CHALLENGE - Please list every park activity that the article below on history in the National Park Service names as taking place at Vanderbilt Mansion.

TEXT PASSAGE -
Imperiled Promise: The State of History in the National Park Service is the title of a study commissioned by the NPS in partnership with the Organization of American History (OAH). Although first published in 2011, it was slow to see the light of day. In 2014, it was the subject of a pre-New York State History Conference workshop which I attended and wrote about during the NPS Centennial in 2016. I had intended to delve more deeply into the report itself which I downloaded but never quite got around to writing about it. In this post I wish to begin to address the findings of the study. As you will see, the comments are doubly important for New York State:
1. We have many NPS sites in the state
2. The issues raised frequently apply to state historic sites as well.
The findings also are related to the fledgling Massachusetts History Alliance’s efforts to forge exactly what the name says, a history alliance in Massachusetts. I recently attended its conference held at Holy Cross and will reporting on those developments in future posts. There is a lot going on and it is difficult to keep up.
According to the Executive Summary of Imperiled Promise, history is at the heart of approximately two thirds of nearly four hundred national park units. At the time of the report, 182 NPS employees carried the job title of “Historian.” However, the authors pointed out that people without the classification may do history-related work as well. I don’t know what the comparable figures are for the NYSOPRHP.
The attendance of the sites is part of the story. By way of perspective, a local news report in 2016 provided the following NPS attendance figures for 2015 in Dutchess County:
Vanderbilt Mansion drew 431, 961 visitors ranking 133rd of 368 NPS destinations but 6th for National Historic Sites. By comparison the White House had 526, 623 visitors. Other NPS sites in Dutchess include, FDR ranked 11th and the related Val-Kill ranked 26th. All these sites were outdrawn by Walkway over the Hudson, a state site with 448, 719 and some by the Dutchess County Fair with 394,422.
These numbers can be deceiving especially in a PowerPoint presentation. Vanderbilt Mansion on the Hudson River serves a community park much like Central Park. It is a lovely setting for painting, photography, dog-walking, jogging, and other park activities that just happen to occur on land which has an historic mansion. Similarly the Walkway over the Hudson River is another spectacular recreation setting. By and large both sites with free grounds access are day trips if not after-work visits. By comparison, the Grand Canyon drew an estimated 5.5 million people the same year. Besides the admission fees, people who visit it spend money on meals, souvenirs, lodging, and transportation. Attendance numbers need to be treated very carefully depending on what one is trying to prove or demonstrate. They also highlight a divide noted in the report between the recreational and historical sites managed by the same organization. As I recall at a preservation conference in 2016, even NYSOPRHP joked about the number of historical versus recreation sites under its umbrella. Obviously in New York, Jones Beach and Niagara Falls will outdrew any traditional historical site and that does affect the allocation of funding and management time.

MATERIAL SUPPLIED -

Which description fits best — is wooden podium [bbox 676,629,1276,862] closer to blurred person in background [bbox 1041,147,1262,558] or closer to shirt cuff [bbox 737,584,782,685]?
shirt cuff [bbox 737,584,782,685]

* * *

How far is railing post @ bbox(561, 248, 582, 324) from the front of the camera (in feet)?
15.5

SOLVED EXERCISE - Painting, photography, dog-walking, jogging